## Study text
-- Opening Marker --

NPR logo Doctors Without Borders Says Hospital Was Hit In Yemen


Doctors Without Borders Says Hospital Was Hit In Yemen

Doctors Without Borders says a hospital it supports in Yemen was hit by a projectile Sunday morning, leaving at least four people dead and 10 injured.

The medical aid organization, also known as Médecins Sans Frontières or MSF, said more victims might still be trapped in the building's rubble.

On Oct. 27, a Doctors Without Borders hospital in Yemen was destroyed in an airstrike, the aid group says, and an MSF health center in the country was also hit on Dec. 3.

Sunday's strike "confirms a worrying pattern of attacks," Raquel Ayora, MSF director of operations, said in the statement.

MSF says it wasn't immediately able to confirm the origin of the attack.

A Saudi-led coalition, with U.S. support, has been carrying out airstrikes in Yemen for months, targeting Houthi rebels.

-- Closing Marker --

## Dataset extract
-- Opening Marker --

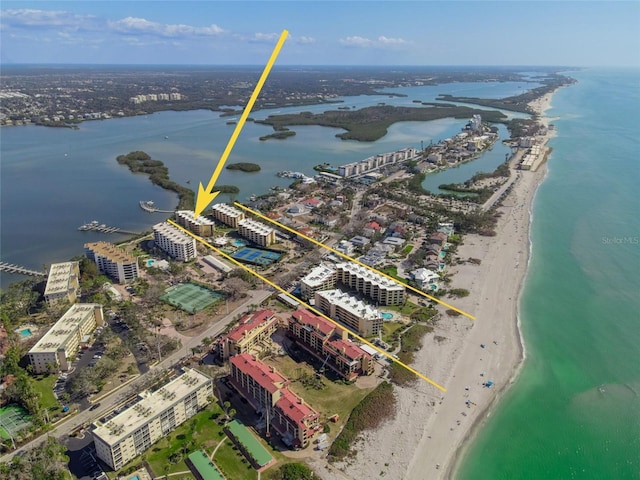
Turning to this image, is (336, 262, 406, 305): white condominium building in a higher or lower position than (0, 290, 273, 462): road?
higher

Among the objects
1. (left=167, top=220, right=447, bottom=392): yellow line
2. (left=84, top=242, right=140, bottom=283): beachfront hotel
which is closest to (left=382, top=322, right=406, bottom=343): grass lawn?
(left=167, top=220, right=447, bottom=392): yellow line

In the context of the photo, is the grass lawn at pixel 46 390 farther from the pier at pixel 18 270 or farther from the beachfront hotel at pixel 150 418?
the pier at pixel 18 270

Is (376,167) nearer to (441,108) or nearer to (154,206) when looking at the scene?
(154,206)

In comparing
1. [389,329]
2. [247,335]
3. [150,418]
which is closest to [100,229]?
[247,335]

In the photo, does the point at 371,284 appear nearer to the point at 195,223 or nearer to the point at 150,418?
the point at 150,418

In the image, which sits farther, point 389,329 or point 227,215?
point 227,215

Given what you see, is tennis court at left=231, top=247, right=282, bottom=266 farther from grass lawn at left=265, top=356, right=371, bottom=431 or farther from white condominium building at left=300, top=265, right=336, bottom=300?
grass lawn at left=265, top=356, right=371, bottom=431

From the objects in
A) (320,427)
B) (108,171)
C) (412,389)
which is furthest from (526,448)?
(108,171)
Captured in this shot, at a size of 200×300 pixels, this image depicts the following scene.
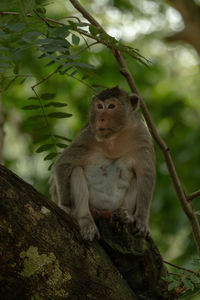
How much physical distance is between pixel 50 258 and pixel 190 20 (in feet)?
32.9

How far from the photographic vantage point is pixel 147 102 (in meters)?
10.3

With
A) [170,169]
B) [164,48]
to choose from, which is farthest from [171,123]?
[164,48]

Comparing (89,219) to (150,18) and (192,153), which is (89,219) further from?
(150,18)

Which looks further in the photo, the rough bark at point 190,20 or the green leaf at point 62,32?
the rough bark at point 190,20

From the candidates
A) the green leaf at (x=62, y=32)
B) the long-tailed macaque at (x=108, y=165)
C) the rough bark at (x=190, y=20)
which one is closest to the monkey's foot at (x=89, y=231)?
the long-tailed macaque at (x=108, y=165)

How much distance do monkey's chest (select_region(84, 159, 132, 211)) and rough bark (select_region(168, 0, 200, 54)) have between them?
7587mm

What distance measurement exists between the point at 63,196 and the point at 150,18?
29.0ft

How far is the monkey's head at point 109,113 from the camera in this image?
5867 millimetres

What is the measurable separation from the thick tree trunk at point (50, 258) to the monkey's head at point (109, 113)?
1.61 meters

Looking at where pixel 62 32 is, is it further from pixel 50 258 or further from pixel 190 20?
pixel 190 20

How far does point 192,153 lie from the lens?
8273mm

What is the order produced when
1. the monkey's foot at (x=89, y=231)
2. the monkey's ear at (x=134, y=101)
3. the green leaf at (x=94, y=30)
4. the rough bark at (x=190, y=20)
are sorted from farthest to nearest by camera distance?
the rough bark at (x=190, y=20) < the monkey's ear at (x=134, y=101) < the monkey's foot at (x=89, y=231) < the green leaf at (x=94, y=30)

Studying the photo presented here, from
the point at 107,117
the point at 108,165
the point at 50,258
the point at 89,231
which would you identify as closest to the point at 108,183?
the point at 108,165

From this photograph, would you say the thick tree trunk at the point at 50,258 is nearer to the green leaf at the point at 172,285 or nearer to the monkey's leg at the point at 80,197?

-- Closing Marker --

## Work order 1
Answer these from the article on the Yemen hospital strike:
(a) How many people were killed and how many injured when the hospital was hit on Sunday?
(b) On what date was an MSF health center in Yemen hit?
(c) What position does Raquel Ayora hold?
## Work order 2
Do these statements agree with the article on the Yemen hospital strike? Answer yes or no, and quote the deciding words.
(a) MSF confirmed who carried out Sunday's attack.
(b) A Doctors Without Borders hospital in Yemen was destroyed in an airstrike on Oct. 27.
(c) The Saudi-led coalition's airstrikes in Yemen target Houthi rebels.
## Work order 3
Can you resume the article on the Yemen hospital strike, starting after its final sentence?

## Expected answer 1
(a) At least four people were killed and 10 were injured.
(b) Dec. 3.
(c) MSF director of operations.

## Expected answer 2
(a) No: "MSF says it wasn't immediately able to confirm the origin of the attack."
(b) Yes: "On Oct. 27, a Doctors Without Borders hospital in Yemen was destroyed in an airstrike"
(c) Yes: "targeting Houthi rebels."

## Expected answer 3
"All warring parties, including the Saudi-led coalition, are regularly informed of the GPS coordinates of the medical sites where MSF works," Ayora says. "There is no way that anyone with the capacity to carry out an airstrike or launch a rocket would not have known that the Shiara Hospital was a functioning health facility."

A U.S. airstrike in Kunduz, Afghanistan, in early October destroyed an MSF hospital, killing at least 30. The Pentagon called the attack "a tragic but avoidable accident."

MSF executive director Jason Cone called it "a serious violation of the law," in an interview with NPR in November.